境目七城:広島城『輝元の分岐点』をもとに作成

 ところが、日幡城に在番していた元将は羽柴秀吉の調略に応じて織田方へ転じた。元将の毛利氏からの離反時期は四月二十四日以前であるが、秀吉勢が岩山城を通過したことから推測すると、その頃には元将は離反を決意しており、元将を通じて湯浅氏に対する調略も実施されていたと考えられる。結局、湯浅氏は毛利方に留まったが、当初は調略成功の可能性があると考えて秀吉は湯浅氏との戦闘を避けたと推定される。

 このような経緯は、国人領主連合的性格を払拭しきれていないという毛利氏支配の弱さにつけ込んだ秀吉の調略であったこと、地域の盟主的地位にあった上原氏のような毛利氏との対等意識の高い国人ほど調略に応じる確率が大きかったことをうかがわせる。

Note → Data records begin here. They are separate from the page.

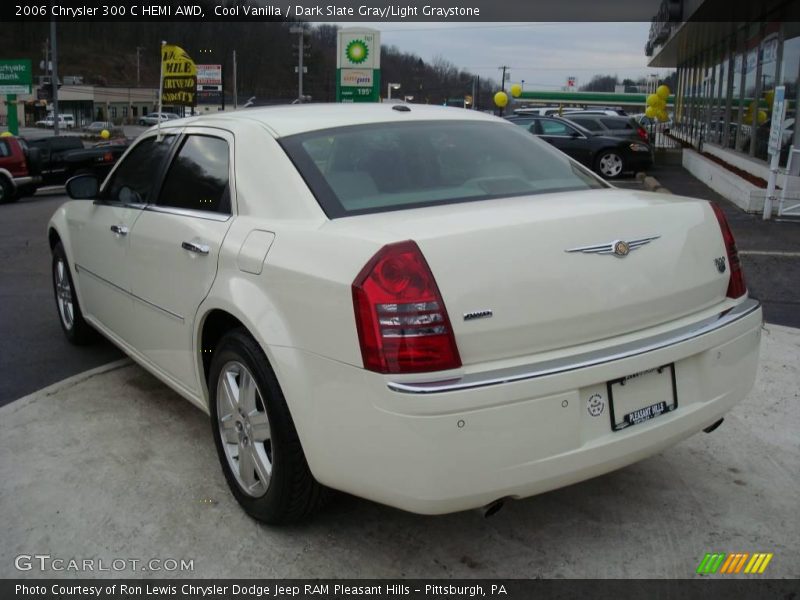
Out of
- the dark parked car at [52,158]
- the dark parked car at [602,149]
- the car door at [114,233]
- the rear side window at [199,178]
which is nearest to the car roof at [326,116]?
the rear side window at [199,178]

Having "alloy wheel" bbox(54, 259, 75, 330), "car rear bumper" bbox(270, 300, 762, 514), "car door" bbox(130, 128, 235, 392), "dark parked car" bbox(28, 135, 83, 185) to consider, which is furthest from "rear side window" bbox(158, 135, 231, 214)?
"dark parked car" bbox(28, 135, 83, 185)

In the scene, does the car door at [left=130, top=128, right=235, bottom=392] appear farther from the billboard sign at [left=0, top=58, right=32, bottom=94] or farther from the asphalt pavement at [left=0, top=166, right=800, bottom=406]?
the billboard sign at [left=0, top=58, right=32, bottom=94]

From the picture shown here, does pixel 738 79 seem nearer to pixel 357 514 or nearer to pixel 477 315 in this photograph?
pixel 357 514

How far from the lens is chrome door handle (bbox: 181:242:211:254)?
3.25m

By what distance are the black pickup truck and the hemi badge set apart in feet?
63.8

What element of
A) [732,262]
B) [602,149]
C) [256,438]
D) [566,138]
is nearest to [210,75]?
[566,138]

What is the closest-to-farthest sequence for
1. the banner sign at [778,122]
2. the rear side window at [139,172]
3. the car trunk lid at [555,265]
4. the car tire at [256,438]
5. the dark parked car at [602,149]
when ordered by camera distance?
the car trunk lid at [555,265], the car tire at [256,438], the rear side window at [139,172], the banner sign at [778,122], the dark parked car at [602,149]

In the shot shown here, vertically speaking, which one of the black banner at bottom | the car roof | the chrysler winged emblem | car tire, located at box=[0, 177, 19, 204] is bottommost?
the black banner at bottom

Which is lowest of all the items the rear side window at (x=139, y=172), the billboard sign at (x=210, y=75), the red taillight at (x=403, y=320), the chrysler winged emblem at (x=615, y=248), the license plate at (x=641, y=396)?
the license plate at (x=641, y=396)

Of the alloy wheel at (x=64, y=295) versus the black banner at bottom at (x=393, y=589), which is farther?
Answer: the alloy wheel at (x=64, y=295)

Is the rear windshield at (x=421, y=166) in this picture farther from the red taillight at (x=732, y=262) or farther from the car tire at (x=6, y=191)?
the car tire at (x=6, y=191)

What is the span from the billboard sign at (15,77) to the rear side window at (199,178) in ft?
106

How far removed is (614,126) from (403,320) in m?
20.9

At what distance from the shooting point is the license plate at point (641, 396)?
2.62 m
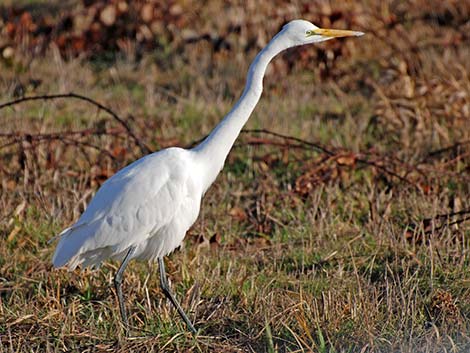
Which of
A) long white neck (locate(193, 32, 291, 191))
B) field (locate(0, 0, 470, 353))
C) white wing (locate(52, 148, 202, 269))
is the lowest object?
field (locate(0, 0, 470, 353))

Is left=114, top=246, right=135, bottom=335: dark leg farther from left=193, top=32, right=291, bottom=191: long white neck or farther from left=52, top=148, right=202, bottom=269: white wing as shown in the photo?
left=193, top=32, right=291, bottom=191: long white neck

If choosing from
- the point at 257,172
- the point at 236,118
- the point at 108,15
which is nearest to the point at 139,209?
the point at 236,118

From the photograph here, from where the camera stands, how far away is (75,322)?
4633mm

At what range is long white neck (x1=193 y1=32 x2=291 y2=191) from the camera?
4.54 meters

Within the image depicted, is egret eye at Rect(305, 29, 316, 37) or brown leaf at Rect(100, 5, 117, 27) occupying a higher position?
egret eye at Rect(305, 29, 316, 37)

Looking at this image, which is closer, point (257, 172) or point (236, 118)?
point (236, 118)

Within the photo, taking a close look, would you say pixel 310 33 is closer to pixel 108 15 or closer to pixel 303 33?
pixel 303 33

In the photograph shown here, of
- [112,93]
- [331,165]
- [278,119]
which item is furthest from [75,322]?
[112,93]

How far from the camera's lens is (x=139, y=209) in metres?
4.67

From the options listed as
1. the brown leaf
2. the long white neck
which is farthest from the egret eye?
the brown leaf

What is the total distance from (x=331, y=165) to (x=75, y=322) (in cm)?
280

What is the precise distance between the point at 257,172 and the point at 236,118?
2504 millimetres

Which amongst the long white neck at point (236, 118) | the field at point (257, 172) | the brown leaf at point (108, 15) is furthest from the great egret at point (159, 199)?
the brown leaf at point (108, 15)

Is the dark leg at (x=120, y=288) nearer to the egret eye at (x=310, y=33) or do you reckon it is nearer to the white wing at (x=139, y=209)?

 秀吉勢の攻撃に対して宮路山城・冠山城はしばらくの間抵抗したが、毛利勢による救援がなかったため、秀吉は冠山城を四月二十五日、宮路山城を五月二日に攻略した。冠山城には備中・備前の国人領主層と考えられる林三郎左衛門尉・松田孫次郎が在番していたが、秀吉勢は両名を討ち取り、その首を安土へ送った(「溝江文書」)。宮路山城には小早川氏庶家乃美隆興の子景興が在番していたが、景興については林・松田とは異なり、討ち取ったという史料は確認できない。おそらく最後まで抵抗せずに開城したと推定される。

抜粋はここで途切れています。